Defendant had previously been a heavy drinker and had once spent four months in the Mendocino State Hospital as an inebriate. In recent months religion had come into his life and he felt that he had to stop the deceased girl's immoral life. He gave up his drinking and stated that he was completely sober at the time he killed the deceased. The affair was common gossip in the town; defendant had been giving the deceased money for her attentions; and her parents had hesitated about taking any legal action against defendant be cause they all belonged to the same church. Defendant stated that he knew that it was wrong to kill, both morally and legally, and that he should forfeit his life for his crime; that he realized what he was doing when he killed the deceased, and that his act was premeditated for at least three weeks.
Defendant's opening brief merely reviews the circumstances leading up to the determination of the degree of the crime and the fixing of the penalty. No claim of error is made. In fairness to defendant's counsel, it should be stated that he was placed in the difficult position of representing a man who had planned and executed the brutal killing of a young girl, had freely admitted his guilt at all times, had insisted on entering a plea of guilty, and had reconciled himself to paying the extreme penalty without any request for leniency.

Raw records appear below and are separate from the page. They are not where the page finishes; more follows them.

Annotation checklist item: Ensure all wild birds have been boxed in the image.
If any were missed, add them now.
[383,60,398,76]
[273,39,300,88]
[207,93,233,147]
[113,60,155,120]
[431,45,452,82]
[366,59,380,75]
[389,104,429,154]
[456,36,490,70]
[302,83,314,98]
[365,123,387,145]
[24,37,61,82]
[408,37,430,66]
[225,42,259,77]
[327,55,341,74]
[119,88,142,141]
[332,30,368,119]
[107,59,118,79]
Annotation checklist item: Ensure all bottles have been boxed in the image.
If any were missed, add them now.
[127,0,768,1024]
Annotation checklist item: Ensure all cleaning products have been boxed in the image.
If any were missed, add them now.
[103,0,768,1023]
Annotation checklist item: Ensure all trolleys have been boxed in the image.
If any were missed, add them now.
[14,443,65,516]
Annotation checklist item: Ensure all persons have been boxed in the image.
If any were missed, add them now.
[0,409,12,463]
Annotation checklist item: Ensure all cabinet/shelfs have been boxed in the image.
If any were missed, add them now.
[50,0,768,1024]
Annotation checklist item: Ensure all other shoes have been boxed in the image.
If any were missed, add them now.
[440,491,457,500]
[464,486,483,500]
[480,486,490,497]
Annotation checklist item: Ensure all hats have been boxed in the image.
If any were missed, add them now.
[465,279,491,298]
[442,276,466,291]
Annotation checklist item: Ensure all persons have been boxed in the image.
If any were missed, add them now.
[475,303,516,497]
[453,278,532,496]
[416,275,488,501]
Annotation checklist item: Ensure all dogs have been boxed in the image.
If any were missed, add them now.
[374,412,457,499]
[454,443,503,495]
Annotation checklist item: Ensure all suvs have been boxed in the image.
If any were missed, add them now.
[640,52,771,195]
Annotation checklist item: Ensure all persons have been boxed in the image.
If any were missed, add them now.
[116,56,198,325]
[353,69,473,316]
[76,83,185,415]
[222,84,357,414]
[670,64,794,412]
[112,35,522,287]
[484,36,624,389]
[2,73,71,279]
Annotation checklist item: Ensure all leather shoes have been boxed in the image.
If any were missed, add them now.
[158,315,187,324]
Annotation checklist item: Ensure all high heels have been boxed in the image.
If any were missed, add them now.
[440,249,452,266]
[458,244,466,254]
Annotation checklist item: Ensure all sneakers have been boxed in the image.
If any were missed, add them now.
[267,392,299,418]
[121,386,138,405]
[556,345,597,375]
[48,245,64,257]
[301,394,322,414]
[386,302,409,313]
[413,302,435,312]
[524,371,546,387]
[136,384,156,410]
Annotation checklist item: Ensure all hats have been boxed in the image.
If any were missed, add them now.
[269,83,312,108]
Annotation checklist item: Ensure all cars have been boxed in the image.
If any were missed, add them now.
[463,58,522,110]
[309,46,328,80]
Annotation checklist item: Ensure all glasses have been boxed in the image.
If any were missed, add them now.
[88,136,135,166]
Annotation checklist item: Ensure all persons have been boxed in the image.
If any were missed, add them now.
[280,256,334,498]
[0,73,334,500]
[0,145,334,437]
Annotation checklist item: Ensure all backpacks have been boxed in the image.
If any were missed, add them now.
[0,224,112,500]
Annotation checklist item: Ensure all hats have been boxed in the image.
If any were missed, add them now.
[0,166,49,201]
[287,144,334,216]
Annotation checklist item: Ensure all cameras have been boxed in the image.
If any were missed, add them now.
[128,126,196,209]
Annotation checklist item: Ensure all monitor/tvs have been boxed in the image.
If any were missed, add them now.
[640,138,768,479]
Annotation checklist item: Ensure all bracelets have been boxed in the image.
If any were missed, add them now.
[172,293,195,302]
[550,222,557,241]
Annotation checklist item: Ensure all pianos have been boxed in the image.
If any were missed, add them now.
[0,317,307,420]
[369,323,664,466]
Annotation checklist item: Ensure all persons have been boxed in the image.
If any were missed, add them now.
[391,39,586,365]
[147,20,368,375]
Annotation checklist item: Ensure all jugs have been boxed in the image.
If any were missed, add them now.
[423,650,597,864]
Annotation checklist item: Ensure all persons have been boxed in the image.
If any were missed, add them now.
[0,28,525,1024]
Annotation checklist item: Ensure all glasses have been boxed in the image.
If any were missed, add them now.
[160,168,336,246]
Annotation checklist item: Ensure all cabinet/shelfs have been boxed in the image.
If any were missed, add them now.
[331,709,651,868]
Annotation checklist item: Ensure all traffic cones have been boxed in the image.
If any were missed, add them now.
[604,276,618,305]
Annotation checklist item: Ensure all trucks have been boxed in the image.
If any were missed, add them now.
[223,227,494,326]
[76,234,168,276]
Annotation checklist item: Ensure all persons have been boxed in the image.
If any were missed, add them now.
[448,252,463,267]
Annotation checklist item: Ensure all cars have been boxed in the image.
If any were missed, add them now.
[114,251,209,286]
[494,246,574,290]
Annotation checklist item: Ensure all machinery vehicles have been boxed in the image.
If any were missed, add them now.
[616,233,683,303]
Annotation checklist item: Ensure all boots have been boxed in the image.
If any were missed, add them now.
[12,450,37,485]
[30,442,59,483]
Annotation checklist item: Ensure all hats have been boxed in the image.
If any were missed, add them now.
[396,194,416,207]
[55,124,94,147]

The record shows that both court and counsel carefully protected every right of defendant at all stages of the proceedings, and that the evidence amply sustains the finding of murder of the first degree on any one of three grounds: a murder committed as a wilful, deliberate and premeditated act (People v. Dessauer, 38 Cal.2d 547 [241 P.2d 238] ; People v. Martinez, 38 Cal.2d 556 [241 P.2d 224]) ; a murder perpetrated by lying-in-wait (People v. Thomas, ante, p. 470 [261 P.2d 1] ; People v. Sutic, ante, p. 483 [261 P.2d 241]) ; a murder committed in the perpetration of an act punishable under Penal Code, section 288. (Pen. Code, § 189.)
The judgment is affirmed.
Shenk, J., Edmonds, J., Carter, J., Traynor, J., and Schauer, J., concurred.